##### 数据条目 #####

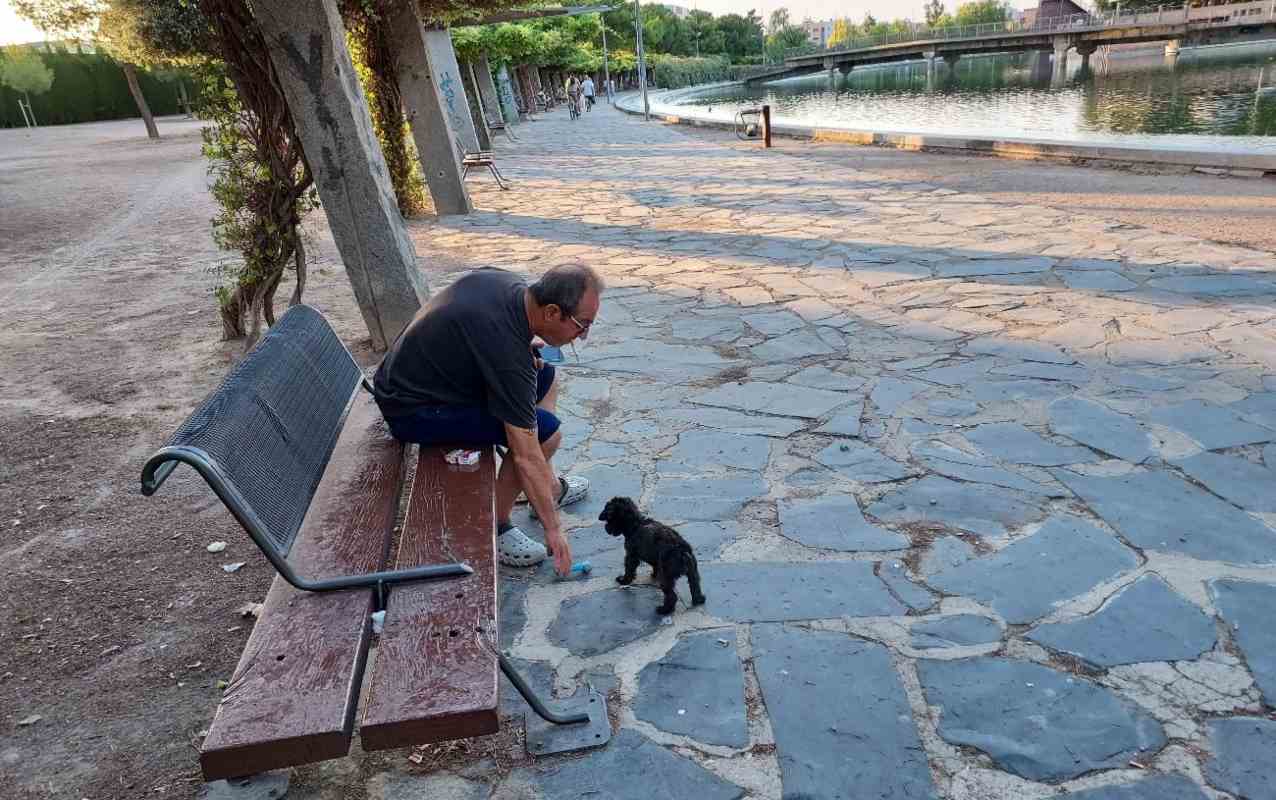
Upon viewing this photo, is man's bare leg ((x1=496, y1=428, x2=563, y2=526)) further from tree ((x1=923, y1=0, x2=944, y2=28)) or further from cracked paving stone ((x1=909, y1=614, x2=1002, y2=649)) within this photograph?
tree ((x1=923, y1=0, x2=944, y2=28))

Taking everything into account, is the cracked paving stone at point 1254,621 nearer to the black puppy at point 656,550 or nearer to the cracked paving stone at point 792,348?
the black puppy at point 656,550

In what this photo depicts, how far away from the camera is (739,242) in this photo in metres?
8.18

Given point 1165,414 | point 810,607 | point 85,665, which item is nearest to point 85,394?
point 85,665

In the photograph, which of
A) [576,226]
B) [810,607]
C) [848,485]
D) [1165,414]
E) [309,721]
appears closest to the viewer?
[309,721]

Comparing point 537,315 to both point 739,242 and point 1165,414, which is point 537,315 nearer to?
point 1165,414

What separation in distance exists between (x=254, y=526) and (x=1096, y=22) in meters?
73.6

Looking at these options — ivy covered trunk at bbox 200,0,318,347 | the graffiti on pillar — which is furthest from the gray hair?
the graffiti on pillar

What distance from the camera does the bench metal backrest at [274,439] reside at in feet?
6.75

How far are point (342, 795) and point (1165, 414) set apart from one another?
390cm

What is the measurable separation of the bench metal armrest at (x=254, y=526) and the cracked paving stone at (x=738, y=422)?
2.09m

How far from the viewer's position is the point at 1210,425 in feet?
12.3

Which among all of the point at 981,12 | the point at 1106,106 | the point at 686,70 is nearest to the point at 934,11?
the point at 981,12

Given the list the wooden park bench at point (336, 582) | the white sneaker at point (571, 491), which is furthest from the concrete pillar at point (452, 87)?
the wooden park bench at point (336, 582)

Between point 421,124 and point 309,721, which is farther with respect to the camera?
point 421,124
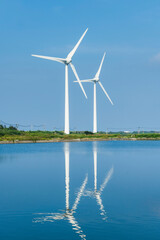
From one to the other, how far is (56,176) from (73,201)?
10.1 metres

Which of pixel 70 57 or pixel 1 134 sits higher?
pixel 70 57

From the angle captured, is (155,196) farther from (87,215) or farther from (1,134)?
(1,134)

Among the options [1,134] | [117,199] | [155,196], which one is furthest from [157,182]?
[1,134]

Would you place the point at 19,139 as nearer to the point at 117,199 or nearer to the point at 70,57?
the point at 70,57

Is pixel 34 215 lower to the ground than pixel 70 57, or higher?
lower

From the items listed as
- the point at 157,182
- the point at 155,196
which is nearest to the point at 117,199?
the point at 155,196

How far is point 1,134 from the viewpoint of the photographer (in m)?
94.9

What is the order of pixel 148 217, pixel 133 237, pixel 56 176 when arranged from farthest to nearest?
pixel 56 176 → pixel 148 217 → pixel 133 237

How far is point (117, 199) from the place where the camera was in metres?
18.1

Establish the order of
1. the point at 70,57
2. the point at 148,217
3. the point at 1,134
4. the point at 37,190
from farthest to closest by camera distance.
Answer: the point at 1,134, the point at 70,57, the point at 37,190, the point at 148,217

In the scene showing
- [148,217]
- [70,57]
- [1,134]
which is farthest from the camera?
[1,134]

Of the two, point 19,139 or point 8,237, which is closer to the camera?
point 8,237

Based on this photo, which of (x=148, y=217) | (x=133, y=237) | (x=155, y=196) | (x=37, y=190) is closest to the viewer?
(x=133, y=237)

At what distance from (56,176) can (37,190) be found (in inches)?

#####

能否把上面列表里的全部文字一字不差地照录一遍，但不带图片？

_结果如下_
Upon viewing this photo, is man's bare leg ((x1=496, y1=428, x2=563, y2=526)) further from tree ((x1=923, y1=0, x2=944, y2=28)) or further from cracked paving stone ((x1=909, y1=614, x2=1002, y2=649)) within this photograph?
tree ((x1=923, y1=0, x2=944, y2=28))

Taking everything into account, is the cracked paving stone at point 1254,621 nearer to the black puppy at point 656,550 or nearer to the cracked paving stone at point 792,348?
the black puppy at point 656,550

In what this photo depicts, how far away from the camera is (739,242) in this photo in metres?
8.18

Given point 1165,414 | point 810,607 | point 85,665, which item is nearest to point 85,394?
point 85,665

In the photograph, which of
A) [576,226]
B) [810,607]
C) [848,485]
D) [1165,414]
E) [309,721]
appears closest to the viewer?
[309,721]

Comparing point 537,315 to both point 739,242 and point 1165,414, which is point 537,315 nearer to?
point 1165,414

What separation in distance exists between (x=254, y=526) and (x=1096, y=22) in meters?
73.6

Looking at these options — ivy covered trunk at bbox 200,0,318,347 | the graffiti on pillar — which is furthest from the gray hair?
the graffiti on pillar

What distance from the camera does the bench metal backrest at [274,439] reside at in feet?
6.75

How far are point (342, 795) and point (1165, 414) set apart from one another?
390cm

What is the measurable separation of the bench metal armrest at (x=254, y=526) and the cracked paving stone at (x=738, y=422)?
2.09m

How far from the viewer's position is the point at 1210,425 in feet?
12.3

Which among all of the point at 981,12 | the point at 1106,106 | the point at 686,70 is nearest to the point at 934,11?
the point at 981,12

Given the list the wooden park bench at point (336, 582) | the white sneaker at point (571, 491), which is furthest from the concrete pillar at point (452, 87)?
the wooden park bench at point (336, 582)

Between point 421,124 and point 309,721, which is farther with respect to the camera?
point 421,124
From one to the other, how far is (56,176) from (73,201)?
10.1 metres

Which of pixel 70 57 or pixel 1 134 sits higher?
pixel 70 57

From the angle captured, is (155,196) farther from (87,215) or farther from (1,134)?
(1,134)

Among the options [1,134] | [117,199] | [155,196], which one is furthest from [157,182]?
[1,134]

Would you place the point at 19,139 as nearer to the point at 117,199 or nearer to the point at 70,57?
the point at 70,57

Is pixel 34 215 lower to the ground than pixel 70 57, or higher?
lower

From the items listed as
- the point at 157,182
- the point at 155,196
which is nearest to the point at 117,199?
the point at 155,196

How far is point 1,134 from the viewpoint of the photographer (in m)?
94.9

What is the order of pixel 148 217, pixel 133 237, pixel 56 176 when arranged from farthest to nearest?
pixel 56 176 → pixel 148 217 → pixel 133 237

How far is point (117, 199) from the place where the camera was in metres?
18.1

Establish the order of
1. the point at 70,57
2. the point at 148,217
3. the point at 1,134
4. the point at 37,190
from farthest to closest by camera distance.
Answer: the point at 1,134, the point at 70,57, the point at 37,190, the point at 148,217

In the scene showing
- [148,217]
- [70,57]
- [1,134]
which is farthest from the camera?
[1,134]

Of the two, point 19,139 or point 8,237, which is closer to the camera?
point 8,237

Based on this photo, which of (x=148, y=217) | (x=133, y=237) | (x=155, y=196) | (x=37, y=190) is closest to the viewer?
(x=133, y=237)

At what distance from (56,176) can (37,190) be found (in inches)?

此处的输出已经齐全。